Last week I wrote a post on integrating grammar tools in the MT post-editing process. The post generated some interesting comments. One of the comments was made by Dr. Frans Wijma of Shufra, a technical documentation company in Singapore.
Grammar-checking on the output of MT will only expose flaws in the MT software. It makes much more sense to check (and edit) the input to MT so the MT results are more accurate. We do this using Simplified Technical English, and it dramatically improves the quality and accuracy of both the source and any translations.
This is a good idea: prepping content that you are about to feed into machine translation with spelling and grammar tools. For it is a well known fact that entering text with spelling mistakes can be disastrous to the outcome of the machine translation; the MT does not have any way of knowing that it is a mistake and usually just translates the word as it sees it. There are also some types of sentences that MT does not process well; long sentences should be shortened into a few sentences for example. Sentences with ambiguous meanings tend to come out poorly in MT. Running the text through grammar checking tools can help make the text more palatable to the MT. Misplaced or omitted punctuation can also adversely affect the MT quality.

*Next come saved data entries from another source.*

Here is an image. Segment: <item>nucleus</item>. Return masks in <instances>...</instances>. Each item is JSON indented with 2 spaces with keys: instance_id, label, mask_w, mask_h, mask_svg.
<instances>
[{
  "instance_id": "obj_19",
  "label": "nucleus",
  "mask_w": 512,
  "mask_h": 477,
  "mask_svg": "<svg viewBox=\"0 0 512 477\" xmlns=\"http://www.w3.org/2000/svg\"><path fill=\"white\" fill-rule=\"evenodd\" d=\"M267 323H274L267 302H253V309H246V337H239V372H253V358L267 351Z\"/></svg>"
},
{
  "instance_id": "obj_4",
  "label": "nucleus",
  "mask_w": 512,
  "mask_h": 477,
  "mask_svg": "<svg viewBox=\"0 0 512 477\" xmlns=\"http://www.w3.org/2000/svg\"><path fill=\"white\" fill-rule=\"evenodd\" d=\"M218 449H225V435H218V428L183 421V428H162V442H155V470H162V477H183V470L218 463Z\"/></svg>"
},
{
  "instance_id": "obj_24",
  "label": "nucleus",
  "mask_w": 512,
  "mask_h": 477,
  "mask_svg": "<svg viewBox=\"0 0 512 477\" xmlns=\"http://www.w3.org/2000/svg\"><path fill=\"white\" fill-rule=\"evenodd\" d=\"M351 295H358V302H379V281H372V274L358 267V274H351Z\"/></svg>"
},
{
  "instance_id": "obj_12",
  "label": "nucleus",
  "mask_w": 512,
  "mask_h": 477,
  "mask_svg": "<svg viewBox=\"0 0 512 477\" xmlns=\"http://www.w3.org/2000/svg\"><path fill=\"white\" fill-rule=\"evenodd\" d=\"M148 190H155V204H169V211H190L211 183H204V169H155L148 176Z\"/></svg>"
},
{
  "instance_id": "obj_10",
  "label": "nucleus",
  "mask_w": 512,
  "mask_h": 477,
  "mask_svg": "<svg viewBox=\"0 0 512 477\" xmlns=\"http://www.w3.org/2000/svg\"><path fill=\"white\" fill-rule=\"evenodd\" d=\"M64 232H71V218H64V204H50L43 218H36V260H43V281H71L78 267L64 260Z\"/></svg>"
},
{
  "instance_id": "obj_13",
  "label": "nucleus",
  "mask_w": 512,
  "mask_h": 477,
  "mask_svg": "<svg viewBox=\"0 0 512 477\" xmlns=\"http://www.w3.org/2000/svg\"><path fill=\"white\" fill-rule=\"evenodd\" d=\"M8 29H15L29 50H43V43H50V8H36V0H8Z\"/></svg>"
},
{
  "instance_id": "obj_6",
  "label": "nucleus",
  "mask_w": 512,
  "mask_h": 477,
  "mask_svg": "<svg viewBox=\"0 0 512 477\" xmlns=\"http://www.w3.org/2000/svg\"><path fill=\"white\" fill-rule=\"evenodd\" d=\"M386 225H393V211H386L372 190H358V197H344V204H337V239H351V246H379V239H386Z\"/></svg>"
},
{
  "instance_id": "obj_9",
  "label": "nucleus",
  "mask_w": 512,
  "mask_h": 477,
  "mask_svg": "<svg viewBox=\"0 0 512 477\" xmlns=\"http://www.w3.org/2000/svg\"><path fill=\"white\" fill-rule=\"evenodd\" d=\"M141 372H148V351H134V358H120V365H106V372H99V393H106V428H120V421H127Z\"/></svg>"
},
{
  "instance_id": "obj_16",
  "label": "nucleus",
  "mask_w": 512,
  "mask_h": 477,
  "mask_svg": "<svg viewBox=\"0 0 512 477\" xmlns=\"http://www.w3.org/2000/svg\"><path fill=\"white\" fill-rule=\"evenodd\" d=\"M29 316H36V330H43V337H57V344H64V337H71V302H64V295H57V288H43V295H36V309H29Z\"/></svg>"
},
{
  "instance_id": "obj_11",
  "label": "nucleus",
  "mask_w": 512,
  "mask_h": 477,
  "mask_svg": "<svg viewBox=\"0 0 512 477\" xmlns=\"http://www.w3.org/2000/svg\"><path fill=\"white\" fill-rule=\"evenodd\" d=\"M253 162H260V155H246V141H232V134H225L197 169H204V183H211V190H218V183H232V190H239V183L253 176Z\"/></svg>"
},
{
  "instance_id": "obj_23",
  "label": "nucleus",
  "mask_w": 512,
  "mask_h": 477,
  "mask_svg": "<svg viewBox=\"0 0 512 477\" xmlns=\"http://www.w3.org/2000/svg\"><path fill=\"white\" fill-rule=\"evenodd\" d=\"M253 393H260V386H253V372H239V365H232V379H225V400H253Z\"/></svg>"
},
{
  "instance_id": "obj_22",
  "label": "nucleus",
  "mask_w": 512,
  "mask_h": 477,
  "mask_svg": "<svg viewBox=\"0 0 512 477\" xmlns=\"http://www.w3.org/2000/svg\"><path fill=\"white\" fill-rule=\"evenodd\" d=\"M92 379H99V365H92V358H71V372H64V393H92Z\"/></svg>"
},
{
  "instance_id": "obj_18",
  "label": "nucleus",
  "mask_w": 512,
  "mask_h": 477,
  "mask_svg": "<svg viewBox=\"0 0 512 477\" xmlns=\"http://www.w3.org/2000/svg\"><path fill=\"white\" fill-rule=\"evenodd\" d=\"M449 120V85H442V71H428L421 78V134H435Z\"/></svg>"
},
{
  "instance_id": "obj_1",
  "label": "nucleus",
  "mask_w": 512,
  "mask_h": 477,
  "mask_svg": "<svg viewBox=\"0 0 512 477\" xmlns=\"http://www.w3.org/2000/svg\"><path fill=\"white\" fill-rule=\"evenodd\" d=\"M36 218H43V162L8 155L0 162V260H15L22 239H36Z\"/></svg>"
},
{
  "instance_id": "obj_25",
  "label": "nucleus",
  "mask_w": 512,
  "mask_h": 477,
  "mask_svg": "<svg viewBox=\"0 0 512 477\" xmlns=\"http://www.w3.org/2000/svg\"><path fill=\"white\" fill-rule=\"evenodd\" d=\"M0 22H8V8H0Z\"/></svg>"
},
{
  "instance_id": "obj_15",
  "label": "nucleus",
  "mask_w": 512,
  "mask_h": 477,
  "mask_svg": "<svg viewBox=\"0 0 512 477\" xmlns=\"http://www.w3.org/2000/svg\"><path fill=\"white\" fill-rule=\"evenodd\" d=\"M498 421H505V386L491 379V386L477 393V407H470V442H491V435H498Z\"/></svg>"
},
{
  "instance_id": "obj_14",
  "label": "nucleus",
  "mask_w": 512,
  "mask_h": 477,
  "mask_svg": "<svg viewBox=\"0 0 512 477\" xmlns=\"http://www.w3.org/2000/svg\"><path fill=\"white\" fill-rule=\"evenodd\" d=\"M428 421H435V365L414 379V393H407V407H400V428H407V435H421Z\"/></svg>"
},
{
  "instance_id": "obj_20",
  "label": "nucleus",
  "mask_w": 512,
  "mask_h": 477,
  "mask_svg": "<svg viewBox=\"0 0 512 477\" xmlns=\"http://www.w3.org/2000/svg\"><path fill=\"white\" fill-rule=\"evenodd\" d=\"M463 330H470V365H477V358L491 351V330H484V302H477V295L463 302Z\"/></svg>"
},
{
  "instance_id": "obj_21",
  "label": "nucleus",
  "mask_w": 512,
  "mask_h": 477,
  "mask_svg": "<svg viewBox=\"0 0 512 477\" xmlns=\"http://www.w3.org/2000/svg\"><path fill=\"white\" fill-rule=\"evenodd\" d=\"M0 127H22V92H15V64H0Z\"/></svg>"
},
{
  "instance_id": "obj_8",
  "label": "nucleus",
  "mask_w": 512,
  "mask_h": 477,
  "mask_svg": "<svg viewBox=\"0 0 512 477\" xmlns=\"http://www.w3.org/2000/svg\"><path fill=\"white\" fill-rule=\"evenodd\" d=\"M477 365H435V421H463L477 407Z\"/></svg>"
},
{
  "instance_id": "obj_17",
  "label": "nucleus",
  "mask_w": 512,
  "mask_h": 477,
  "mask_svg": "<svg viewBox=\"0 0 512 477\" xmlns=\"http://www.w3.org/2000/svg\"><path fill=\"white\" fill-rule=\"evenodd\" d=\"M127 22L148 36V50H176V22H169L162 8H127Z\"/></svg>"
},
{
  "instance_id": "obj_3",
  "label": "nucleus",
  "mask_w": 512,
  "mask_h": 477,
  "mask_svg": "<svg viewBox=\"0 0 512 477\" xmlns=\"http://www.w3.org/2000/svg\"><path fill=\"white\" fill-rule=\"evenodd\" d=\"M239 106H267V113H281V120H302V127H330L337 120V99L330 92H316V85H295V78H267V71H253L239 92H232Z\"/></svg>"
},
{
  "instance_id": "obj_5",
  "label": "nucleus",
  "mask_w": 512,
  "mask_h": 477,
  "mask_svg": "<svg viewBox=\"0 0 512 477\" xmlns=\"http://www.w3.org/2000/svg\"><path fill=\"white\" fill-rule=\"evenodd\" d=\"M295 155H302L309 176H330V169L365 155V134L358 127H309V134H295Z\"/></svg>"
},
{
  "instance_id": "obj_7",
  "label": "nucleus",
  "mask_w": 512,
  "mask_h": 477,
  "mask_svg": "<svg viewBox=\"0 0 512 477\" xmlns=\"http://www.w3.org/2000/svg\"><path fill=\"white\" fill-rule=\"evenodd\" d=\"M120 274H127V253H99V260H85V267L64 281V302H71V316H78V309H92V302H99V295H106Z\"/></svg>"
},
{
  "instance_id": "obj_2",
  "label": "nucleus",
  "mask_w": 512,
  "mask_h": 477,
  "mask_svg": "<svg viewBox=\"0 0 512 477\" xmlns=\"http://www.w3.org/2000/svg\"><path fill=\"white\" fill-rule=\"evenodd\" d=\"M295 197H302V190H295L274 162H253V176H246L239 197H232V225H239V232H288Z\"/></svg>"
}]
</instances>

Having said this, however, we should realize that the job of a translator is to accurately convert the thoughts of the writer in another language. The job of a translator is not to second-guess the writer and change the meaning of the words. That would be betray our jobs are translators. So the prepping work should be limited to fixing spelling mistakes and crude grammar and punctuation errors.
The MT vendors are working on new technology that would correct input errors automatically. This includes natural language disambiguation, context sensitive spelling error correction and other neat stuff. In the meantime, use of available spell and grammar checkers can help improve MT quality.